Thursday, January 04, 2007 10:31 AM -
GeographyMatters
Two-Year Anniversary of Indian Ocean Tsunami: Geography Matters to Disaster Recovery
As the two-year anniversary of the Indian Ocean tsunami approaches, we are reminded how important geography and GIS technology are to rescue and recovery efforts. While it realistically may take decades for the affected communities in Sri Lanka, Indonesia, and Thailand to recover, GIS was instrumental in the first phase after the disaster, continues to be during reconstruction, and is ensuring that communities are prepared for what may come next.
Read GIS Supports Indian Ocean Tsunami Disaster Relief to learn how GIS assisted the Indonesian government and international relief agencies in the first months after this disaster.

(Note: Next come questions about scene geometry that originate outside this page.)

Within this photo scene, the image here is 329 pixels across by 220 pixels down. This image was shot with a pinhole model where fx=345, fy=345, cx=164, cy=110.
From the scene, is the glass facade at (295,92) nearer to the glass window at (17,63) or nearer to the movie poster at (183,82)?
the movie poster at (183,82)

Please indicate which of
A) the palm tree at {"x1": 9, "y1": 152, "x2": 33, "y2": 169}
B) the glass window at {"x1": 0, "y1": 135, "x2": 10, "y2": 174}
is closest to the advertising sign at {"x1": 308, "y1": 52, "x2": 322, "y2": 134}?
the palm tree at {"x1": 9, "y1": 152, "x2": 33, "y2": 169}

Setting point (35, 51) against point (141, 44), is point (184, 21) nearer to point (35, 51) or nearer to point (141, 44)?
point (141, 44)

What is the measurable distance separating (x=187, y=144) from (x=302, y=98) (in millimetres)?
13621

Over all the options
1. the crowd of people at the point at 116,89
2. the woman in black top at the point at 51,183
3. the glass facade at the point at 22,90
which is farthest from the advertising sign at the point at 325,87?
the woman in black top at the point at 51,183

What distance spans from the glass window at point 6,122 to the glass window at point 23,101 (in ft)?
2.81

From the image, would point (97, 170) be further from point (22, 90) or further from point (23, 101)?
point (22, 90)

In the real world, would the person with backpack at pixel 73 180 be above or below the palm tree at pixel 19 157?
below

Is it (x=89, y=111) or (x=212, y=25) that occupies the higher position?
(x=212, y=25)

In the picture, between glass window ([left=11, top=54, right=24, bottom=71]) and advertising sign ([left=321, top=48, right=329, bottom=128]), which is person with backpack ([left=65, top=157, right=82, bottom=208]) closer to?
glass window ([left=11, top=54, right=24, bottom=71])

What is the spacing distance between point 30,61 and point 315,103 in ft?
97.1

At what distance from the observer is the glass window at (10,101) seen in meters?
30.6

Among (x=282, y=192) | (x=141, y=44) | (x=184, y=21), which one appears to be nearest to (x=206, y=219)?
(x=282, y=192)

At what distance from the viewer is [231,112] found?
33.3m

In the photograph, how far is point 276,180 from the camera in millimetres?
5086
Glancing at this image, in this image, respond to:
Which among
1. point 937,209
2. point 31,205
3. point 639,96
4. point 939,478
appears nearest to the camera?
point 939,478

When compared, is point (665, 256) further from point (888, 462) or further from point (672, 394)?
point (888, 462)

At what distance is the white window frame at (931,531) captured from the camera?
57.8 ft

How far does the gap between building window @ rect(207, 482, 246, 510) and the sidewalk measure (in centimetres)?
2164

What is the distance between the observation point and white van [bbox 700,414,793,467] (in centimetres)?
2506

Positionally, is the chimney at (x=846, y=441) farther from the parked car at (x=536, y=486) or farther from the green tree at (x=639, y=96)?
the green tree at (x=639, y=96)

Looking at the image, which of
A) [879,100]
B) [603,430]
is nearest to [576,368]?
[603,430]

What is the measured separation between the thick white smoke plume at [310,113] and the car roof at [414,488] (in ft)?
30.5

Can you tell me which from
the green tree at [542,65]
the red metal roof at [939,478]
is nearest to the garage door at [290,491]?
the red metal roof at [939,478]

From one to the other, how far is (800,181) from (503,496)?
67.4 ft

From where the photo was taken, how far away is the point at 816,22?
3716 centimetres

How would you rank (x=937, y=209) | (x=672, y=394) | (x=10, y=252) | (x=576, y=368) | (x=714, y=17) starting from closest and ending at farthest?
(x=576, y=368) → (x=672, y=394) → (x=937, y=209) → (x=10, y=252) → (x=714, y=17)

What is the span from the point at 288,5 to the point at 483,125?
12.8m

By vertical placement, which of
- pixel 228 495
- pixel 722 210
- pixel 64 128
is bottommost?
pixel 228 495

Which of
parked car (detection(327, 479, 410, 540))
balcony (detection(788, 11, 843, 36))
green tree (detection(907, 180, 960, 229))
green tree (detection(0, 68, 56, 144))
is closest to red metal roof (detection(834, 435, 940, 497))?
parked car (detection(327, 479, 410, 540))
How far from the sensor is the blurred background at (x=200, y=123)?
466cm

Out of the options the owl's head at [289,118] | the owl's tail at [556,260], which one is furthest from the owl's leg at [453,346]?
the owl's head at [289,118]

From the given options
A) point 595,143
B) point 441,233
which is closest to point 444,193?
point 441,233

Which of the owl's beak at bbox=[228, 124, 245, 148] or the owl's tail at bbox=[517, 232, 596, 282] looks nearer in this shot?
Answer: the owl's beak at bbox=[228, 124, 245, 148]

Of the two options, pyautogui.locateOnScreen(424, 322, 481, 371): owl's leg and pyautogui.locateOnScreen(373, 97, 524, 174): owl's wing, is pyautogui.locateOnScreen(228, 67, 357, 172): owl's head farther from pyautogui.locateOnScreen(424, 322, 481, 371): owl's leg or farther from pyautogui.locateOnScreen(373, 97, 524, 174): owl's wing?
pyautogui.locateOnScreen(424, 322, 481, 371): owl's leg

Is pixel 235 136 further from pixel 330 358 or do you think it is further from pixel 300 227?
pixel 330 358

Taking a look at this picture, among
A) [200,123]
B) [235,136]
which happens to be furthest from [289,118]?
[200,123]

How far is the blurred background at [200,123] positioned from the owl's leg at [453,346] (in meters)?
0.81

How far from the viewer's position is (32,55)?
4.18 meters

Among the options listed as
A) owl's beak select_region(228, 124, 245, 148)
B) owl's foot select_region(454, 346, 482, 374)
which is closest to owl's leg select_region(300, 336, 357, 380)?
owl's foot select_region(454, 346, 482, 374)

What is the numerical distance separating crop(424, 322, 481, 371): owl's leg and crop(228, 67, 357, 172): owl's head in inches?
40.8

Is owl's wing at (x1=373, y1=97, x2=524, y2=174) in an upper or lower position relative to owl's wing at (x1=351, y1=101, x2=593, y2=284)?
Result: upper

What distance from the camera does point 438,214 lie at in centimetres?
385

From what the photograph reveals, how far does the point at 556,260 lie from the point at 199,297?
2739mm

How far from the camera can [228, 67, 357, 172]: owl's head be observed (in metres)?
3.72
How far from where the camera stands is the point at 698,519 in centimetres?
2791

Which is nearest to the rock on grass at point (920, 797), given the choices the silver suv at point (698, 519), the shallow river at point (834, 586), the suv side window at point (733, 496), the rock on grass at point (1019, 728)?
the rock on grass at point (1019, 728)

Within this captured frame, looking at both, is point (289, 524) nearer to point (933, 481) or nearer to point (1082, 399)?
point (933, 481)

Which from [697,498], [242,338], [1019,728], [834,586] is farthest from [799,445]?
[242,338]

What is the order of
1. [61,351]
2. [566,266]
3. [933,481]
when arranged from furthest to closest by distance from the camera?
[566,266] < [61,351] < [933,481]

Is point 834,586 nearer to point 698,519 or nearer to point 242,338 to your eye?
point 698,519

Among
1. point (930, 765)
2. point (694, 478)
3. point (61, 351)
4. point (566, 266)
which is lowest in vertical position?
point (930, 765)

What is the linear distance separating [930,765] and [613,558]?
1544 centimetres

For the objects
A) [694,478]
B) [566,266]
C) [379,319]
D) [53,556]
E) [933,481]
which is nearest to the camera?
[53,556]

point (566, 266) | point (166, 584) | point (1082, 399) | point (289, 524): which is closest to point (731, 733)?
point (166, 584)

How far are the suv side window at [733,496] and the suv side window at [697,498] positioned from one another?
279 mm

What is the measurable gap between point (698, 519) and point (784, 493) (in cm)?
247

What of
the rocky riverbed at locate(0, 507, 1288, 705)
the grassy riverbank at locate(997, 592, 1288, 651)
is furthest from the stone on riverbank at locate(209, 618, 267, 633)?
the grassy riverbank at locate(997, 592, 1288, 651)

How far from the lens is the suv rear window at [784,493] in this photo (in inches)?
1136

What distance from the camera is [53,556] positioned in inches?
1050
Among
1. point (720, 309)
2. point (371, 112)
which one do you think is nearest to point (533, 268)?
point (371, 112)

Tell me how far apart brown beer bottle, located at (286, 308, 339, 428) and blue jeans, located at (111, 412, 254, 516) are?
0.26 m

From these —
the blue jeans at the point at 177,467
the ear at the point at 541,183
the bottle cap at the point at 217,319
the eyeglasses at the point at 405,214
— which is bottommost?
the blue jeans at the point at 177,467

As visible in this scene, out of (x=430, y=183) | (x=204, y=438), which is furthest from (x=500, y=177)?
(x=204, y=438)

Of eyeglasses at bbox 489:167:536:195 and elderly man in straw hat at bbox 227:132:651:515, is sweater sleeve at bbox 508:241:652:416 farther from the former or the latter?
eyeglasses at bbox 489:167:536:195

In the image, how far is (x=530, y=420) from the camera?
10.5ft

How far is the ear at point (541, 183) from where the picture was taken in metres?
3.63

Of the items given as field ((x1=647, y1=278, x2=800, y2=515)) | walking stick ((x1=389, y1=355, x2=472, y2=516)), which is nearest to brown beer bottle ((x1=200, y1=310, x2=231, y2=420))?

Today, GIS continues to prove its usefulness as the Indonesian government's reconstruction and rehabilitation agency Badan Rehabilitasi dan Rekonstruksi (BRR) NAD-Nias coordinates spatial planning, village mapping, community planning, engineering design, and house building, while also working to build sustainable GIS capacity in the region.
GIS is managed in the Province by the Spatial Information and Mapping Centre (SIM Centre), an arm of the BRR and partially funded by the Norwegian government. The SIM Centre has created an online metadata catalog, a free service available to all relief agencies in the area. The metadata catalog provides guidance and accessibility to necessary data sets and establishes confidence in the quality of the data, something lacking in the area before the tsunami.
SIM Centre employs a staff of seven. To date, SIM Centre has trained 115 people on the use of GIS, filled approximately 700 client requests for GIS data, and printed more than 2,500 maps.
Says Yakob Ishadamy, SIM Centre Manager: "The area will continue to develop well after the international aid community has left the area. GIS has a role to play by providing information to government officials and others to support their efforts. The reconstruction, economic, and social factors involved all have a time and space component. GIS provides an invaluable framework for building an information base and providing the best decision support, communication, and collaboration possible."